▸ Prompt:
Report each line of the listing below that contains the string "located". Letter case counts.

▸ Recorded data:
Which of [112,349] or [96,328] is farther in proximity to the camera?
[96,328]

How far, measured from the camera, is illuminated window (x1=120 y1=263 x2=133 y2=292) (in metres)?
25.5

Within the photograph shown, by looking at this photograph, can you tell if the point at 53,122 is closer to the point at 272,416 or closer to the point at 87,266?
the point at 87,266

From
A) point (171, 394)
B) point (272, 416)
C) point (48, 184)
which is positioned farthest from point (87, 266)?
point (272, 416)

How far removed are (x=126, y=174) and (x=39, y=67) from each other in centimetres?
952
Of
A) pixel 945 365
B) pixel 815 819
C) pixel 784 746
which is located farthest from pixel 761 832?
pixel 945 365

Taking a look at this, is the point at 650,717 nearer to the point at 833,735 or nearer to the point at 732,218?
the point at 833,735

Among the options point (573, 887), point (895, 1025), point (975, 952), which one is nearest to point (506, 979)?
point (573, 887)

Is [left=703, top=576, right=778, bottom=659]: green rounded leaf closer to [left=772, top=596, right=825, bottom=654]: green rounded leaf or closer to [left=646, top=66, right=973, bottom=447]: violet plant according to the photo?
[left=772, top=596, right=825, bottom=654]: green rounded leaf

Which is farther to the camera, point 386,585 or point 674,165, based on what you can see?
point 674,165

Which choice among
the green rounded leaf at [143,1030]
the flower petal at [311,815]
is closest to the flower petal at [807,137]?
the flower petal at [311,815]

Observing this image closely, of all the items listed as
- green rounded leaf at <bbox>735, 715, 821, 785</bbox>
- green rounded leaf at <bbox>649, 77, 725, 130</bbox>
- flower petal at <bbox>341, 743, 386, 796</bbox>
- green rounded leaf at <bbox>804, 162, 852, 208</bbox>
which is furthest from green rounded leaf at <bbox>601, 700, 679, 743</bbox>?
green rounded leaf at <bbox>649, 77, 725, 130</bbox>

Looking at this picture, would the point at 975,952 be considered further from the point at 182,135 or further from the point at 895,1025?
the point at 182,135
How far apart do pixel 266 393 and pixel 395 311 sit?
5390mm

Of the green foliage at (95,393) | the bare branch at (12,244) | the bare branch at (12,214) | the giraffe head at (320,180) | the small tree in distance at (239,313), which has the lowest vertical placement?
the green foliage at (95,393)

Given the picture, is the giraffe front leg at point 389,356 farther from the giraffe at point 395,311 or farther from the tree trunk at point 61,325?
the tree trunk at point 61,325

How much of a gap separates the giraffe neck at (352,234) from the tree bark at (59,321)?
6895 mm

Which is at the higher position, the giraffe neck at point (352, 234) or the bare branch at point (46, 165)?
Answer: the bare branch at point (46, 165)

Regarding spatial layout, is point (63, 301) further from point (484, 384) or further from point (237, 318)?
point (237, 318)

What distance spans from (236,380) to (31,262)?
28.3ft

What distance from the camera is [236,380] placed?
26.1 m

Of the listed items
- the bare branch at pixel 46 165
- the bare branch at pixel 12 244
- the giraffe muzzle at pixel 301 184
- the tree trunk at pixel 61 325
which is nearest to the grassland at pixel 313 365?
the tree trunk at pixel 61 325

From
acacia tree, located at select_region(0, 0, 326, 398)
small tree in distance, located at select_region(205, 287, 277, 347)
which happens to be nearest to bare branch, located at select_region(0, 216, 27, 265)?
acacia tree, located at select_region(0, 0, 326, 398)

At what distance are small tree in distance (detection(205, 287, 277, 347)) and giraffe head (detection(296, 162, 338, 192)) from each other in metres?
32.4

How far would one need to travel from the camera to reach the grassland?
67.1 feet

▸ Correct result:
which is located farthest from pixel 761 832?
acacia tree, located at select_region(0, 0, 326, 398)
small tree in distance, located at select_region(205, 287, 277, 347)
which happens to be nearest to bare branch, located at select_region(0, 216, 27, 265)?
acacia tree, located at select_region(0, 0, 326, 398)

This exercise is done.